---------- EXERCISE MATERIAL ----------

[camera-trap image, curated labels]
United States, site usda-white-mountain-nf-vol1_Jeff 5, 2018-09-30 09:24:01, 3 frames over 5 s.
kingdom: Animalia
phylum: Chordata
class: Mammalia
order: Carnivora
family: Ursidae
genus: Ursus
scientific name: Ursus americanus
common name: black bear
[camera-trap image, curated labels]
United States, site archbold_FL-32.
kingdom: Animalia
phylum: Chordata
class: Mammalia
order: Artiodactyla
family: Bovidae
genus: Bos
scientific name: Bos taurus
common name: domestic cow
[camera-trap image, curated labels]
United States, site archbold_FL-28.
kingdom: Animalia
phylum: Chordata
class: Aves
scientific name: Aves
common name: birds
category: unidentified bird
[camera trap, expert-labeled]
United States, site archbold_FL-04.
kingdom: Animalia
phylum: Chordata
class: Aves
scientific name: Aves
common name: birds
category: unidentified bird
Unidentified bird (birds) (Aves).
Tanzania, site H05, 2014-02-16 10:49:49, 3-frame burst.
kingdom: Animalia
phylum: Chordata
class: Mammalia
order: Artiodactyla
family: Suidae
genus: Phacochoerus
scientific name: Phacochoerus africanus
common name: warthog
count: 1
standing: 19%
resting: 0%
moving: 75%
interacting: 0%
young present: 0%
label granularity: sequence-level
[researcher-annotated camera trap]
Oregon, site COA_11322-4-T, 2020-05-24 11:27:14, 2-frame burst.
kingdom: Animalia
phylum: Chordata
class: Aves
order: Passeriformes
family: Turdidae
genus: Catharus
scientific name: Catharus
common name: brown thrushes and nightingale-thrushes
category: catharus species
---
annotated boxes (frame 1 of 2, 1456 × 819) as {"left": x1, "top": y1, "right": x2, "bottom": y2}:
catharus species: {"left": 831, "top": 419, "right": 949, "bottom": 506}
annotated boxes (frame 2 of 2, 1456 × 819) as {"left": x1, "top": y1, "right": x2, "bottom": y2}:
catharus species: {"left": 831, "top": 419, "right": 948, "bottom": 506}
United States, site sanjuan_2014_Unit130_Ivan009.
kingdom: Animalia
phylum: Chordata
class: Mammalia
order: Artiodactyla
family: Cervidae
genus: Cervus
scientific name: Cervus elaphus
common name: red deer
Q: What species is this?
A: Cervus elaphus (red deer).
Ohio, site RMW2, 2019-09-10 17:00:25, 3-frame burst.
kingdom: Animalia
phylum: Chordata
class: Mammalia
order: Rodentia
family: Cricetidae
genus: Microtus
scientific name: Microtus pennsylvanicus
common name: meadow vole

----------

-- WHAT YOU NEED TO DO --
Look through the entries and give the number of lines containing the word "United". Add nothing else.

-- RESPONSE --
5